Single working woman, what are you doing on this warm (in the temperate zone) Saturday night?
I just tried my first “instant play” from Netflix. You get to download a movie to your computer and watch it immediately. I was glad because I wasn’t sure whether I could only use the service in between physical discs arriving–which would have been hard because there’s always one coming from your “queue” or going back to them.
Anyway, I was able to download my first instant play–after of course downloading the proprietary software to play it. Okay, I thought. Even if I already have two free DVD player programs installed, guess I can add another because instant access without any extra charge to movies not remotely available on Cable’s OnDemand is a great idea.
So I picked my first instant play from among movies I wasn’t sure I actually wanted to see again. The Killing Fields was the first one. And I quickly remembered why I didn’t want to see it again. All about blood and politics and anger during the Vietnam era. But I did learn something fascinating. The star of this movie is Sam Waterston–the guy who’s been playing Jack McCoy on Law & Order (one of my favorite repeat television shows) for many years. So I can see now he was a passionate political believer from the very beginning. What a joy it must be for him to be able to mesh his career (playing a guy fighting for justice) with his real feelings. Incidentally, I have no proof that that’s the case. I’ve just noticed over the years that actors who care about issues tend to accept parts in movies that expose those issues. Check out the roster in the movie Crash.
But, again, I digress. The point I wanted to make was the Netflix proprietary software is very sensitive to how strong/consistent your internet connection is. So it happened that after about 10 minutes of the movie, I got a message saying, “your Internet connection has slowed, so we are adjusting playback to avoid further interruptions.”
They say they’ll need 20 minutes. Okay, I say. This is good. I’ll now always have perfect performance from Netflix movies. So I make myself some popcorn. Let the pet bunny out of the cage to run around. Take the sheets out of the dryer and make the bed with fresh linens (that’ll be fun tonight!). Pour myself a glass of wine. And finally the 20 minutes of “adjusting” is done. The movie recommences.
I keep watching the blood and gore and anger and realize this is not my favorite type of entertainment on Saturday (or most any other evening), but I keep watching so I can study Sam Waterston as a young man. After 30 more minutes, I get that message again.

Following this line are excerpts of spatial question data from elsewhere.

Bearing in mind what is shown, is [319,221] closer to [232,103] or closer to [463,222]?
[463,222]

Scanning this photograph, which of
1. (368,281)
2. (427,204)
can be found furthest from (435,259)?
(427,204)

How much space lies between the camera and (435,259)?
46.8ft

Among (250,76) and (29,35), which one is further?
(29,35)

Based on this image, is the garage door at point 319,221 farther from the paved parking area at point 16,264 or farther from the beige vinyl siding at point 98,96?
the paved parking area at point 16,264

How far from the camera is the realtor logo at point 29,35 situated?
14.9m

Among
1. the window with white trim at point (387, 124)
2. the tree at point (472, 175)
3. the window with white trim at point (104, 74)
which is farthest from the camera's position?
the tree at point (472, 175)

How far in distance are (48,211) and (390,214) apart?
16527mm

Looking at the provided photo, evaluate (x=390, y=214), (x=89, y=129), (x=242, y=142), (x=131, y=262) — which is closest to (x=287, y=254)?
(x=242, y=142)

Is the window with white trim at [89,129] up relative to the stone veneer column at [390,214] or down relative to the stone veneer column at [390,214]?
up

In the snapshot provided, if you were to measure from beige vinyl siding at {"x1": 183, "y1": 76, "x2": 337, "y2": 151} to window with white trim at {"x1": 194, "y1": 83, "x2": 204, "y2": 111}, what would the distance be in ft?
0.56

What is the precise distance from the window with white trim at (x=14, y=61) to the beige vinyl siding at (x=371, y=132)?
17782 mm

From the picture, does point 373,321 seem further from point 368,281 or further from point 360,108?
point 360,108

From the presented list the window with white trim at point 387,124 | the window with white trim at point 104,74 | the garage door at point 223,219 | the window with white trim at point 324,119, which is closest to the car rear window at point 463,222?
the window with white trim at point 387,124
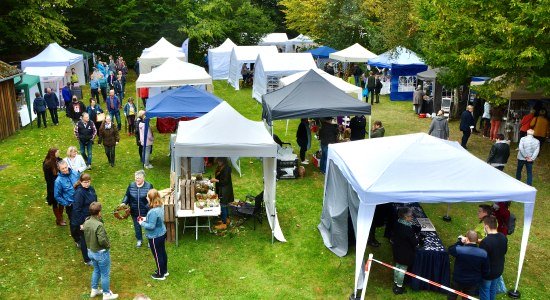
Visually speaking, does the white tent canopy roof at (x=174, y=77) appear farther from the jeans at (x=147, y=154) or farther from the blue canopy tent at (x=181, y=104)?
the jeans at (x=147, y=154)

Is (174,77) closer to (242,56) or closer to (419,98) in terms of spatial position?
(419,98)

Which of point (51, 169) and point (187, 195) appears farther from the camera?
point (51, 169)

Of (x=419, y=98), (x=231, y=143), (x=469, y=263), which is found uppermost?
(x=231, y=143)

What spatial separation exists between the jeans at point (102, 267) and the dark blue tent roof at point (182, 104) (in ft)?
19.4

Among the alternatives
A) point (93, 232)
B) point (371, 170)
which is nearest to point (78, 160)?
point (93, 232)

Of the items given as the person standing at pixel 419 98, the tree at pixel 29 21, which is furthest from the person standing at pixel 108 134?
the tree at pixel 29 21

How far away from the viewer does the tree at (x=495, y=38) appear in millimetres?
10750

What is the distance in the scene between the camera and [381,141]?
8.30m

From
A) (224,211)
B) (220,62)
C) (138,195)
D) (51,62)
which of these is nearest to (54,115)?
(51,62)

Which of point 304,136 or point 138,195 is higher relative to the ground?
point 138,195

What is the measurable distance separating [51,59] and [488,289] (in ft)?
66.0

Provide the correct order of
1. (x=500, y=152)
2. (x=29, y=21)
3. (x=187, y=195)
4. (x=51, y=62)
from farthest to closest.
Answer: (x=29, y=21)
(x=51, y=62)
(x=500, y=152)
(x=187, y=195)

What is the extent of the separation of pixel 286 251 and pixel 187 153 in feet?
7.96

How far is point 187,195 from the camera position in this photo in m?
8.65
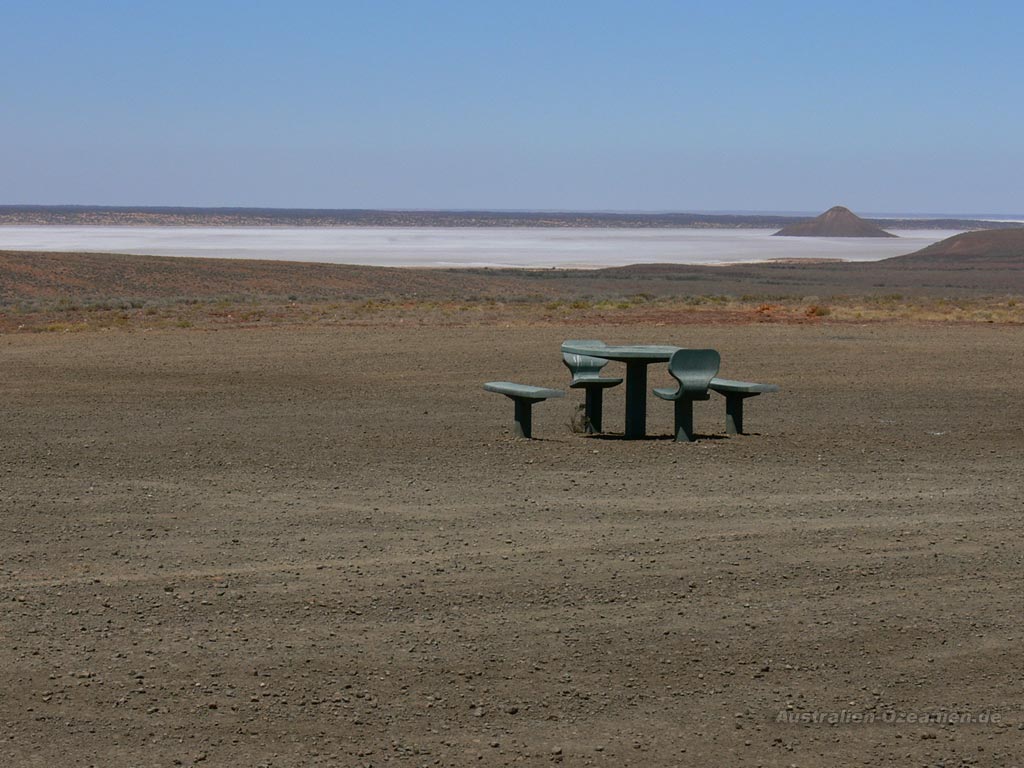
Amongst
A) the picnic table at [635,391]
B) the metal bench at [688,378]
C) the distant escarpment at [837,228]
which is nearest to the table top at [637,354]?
the picnic table at [635,391]

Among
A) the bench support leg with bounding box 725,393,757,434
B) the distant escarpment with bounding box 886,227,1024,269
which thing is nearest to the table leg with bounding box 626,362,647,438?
the bench support leg with bounding box 725,393,757,434

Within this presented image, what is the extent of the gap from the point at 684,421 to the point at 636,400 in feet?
1.41

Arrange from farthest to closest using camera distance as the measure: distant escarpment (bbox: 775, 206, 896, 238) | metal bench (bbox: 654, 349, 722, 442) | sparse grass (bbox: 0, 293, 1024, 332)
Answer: distant escarpment (bbox: 775, 206, 896, 238)
sparse grass (bbox: 0, 293, 1024, 332)
metal bench (bbox: 654, 349, 722, 442)

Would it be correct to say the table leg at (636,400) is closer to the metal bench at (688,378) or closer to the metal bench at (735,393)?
the metal bench at (688,378)

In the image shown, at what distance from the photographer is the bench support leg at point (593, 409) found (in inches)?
451

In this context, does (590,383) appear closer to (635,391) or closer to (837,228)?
(635,391)

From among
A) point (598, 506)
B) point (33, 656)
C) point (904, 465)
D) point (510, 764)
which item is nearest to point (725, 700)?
point (510, 764)

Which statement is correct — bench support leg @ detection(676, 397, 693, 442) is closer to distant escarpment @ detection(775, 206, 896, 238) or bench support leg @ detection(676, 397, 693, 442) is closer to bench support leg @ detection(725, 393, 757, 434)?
bench support leg @ detection(725, 393, 757, 434)

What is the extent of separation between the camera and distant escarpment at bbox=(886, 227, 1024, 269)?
273 feet

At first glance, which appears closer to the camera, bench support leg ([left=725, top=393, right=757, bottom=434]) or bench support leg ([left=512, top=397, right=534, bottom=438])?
bench support leg ([left=512, top=397, right=534, bottom=438])

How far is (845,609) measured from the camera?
6.11 m

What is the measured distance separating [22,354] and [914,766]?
1612 cm

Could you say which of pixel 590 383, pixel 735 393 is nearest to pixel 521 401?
pixel 590 383

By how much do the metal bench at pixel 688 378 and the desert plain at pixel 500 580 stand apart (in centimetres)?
25
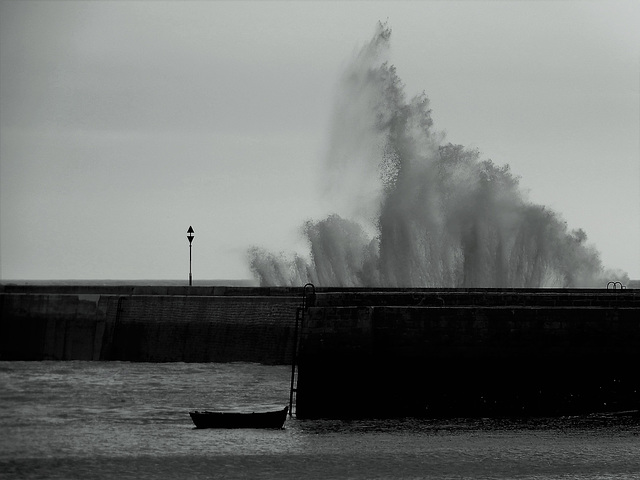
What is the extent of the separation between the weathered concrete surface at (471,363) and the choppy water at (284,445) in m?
0.45

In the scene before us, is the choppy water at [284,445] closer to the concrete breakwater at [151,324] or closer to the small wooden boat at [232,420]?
A: the small wooden boat at [232,420]

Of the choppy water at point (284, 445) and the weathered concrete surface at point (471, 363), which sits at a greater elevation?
the weathered concrete surface at point (471, 363)

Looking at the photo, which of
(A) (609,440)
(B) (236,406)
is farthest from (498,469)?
(B) (236,406)

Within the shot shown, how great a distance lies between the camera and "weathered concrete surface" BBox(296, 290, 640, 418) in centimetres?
2138

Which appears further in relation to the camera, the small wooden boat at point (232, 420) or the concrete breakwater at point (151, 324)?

This time, I write in my journal for a bit. Then try to figure out who among my friends might be interested–and available–to chat at 8:30 pm on a Saturday evening. Call a dear friend who’s recently become a little more available and chat for a while. While we talk, the software’s chugging along “adjusting” and then re-starts. I turn the sound down and continue chatting while watching. Once we ARE finished talking, I turn the sound up to watch again–and lo and behold, 5 minutes later I get that dread “adjusting” message again.

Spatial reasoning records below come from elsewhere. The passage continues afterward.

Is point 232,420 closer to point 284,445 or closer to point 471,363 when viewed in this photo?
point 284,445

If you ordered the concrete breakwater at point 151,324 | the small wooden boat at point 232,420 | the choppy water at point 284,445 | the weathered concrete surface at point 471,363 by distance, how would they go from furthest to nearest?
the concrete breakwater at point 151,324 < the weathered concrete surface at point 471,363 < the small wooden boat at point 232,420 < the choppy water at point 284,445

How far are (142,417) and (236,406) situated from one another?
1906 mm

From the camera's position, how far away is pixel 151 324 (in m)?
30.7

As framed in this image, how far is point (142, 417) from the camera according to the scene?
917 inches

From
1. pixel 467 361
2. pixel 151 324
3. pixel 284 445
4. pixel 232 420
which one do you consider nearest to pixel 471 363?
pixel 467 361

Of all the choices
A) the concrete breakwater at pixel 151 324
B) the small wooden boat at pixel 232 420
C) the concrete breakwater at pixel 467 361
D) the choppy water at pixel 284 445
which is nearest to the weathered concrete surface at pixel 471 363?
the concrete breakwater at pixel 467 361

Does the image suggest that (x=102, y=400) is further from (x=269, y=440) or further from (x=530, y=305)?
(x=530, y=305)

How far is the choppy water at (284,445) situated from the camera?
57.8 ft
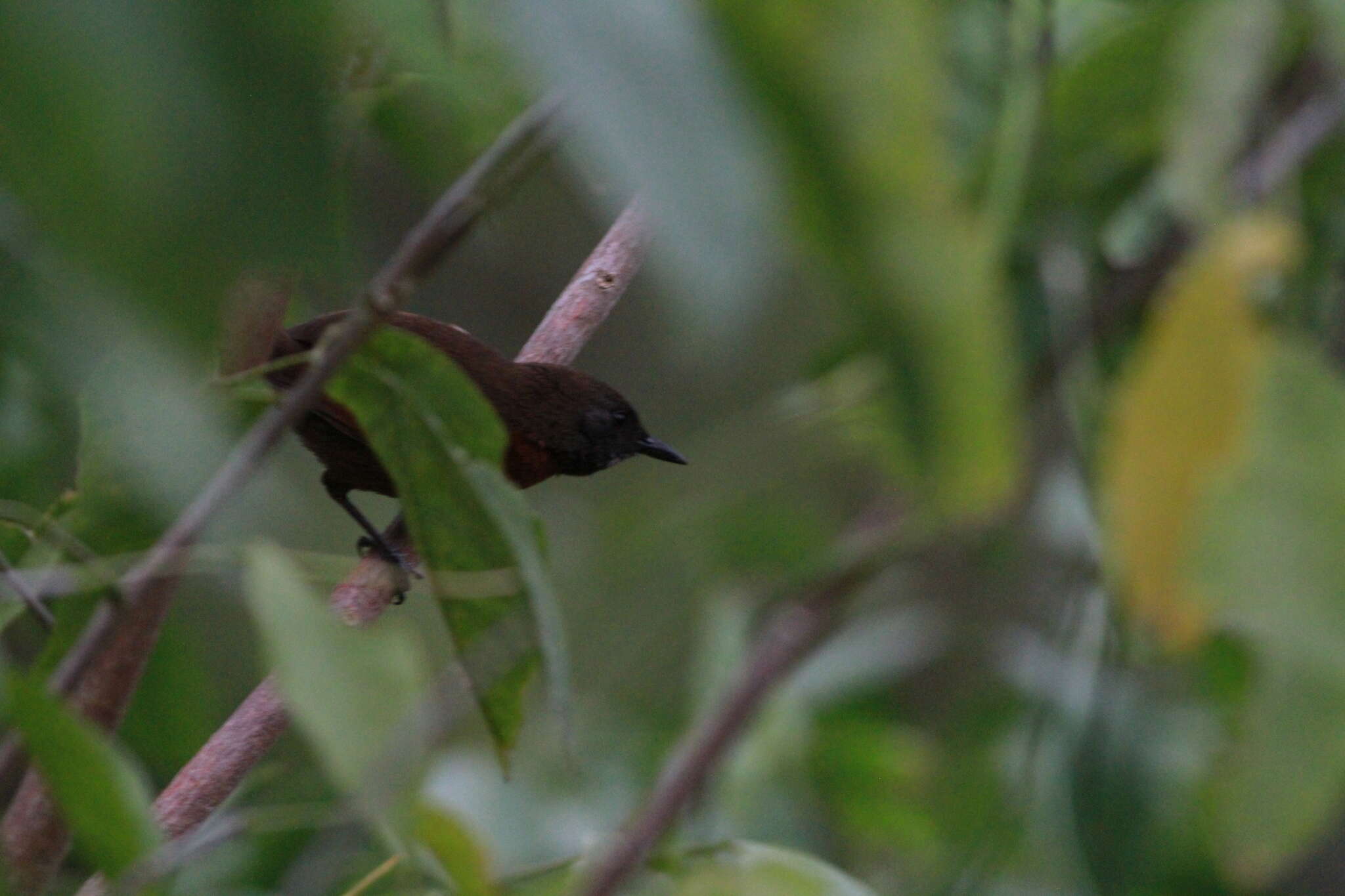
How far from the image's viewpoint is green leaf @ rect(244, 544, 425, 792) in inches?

As you may imagine, I now decide to simply turn the freaking thing off. I wonder does this just happen the first time you use an instant download? If it happens every time, I’ll have to seriously “adjust” my expectations!
Earlier this evening, I took a short walk to the local drugstore–just to get out of the house and enjoy the warm evening. It’s really interesting to stroll through a heavily Hispanic neighborhood in Chicago on a spring’s first warm evening. You encounter pocket after pocket of loud and enthusiastic music, some from cars going by, many from open windows of houses and apartments in the area. It’s like the warm weather is the cue to turn up the volume and start dancing. I really like that in a neighborhood.
So what did YOU do tonight? I hope you enjoyed yours, too.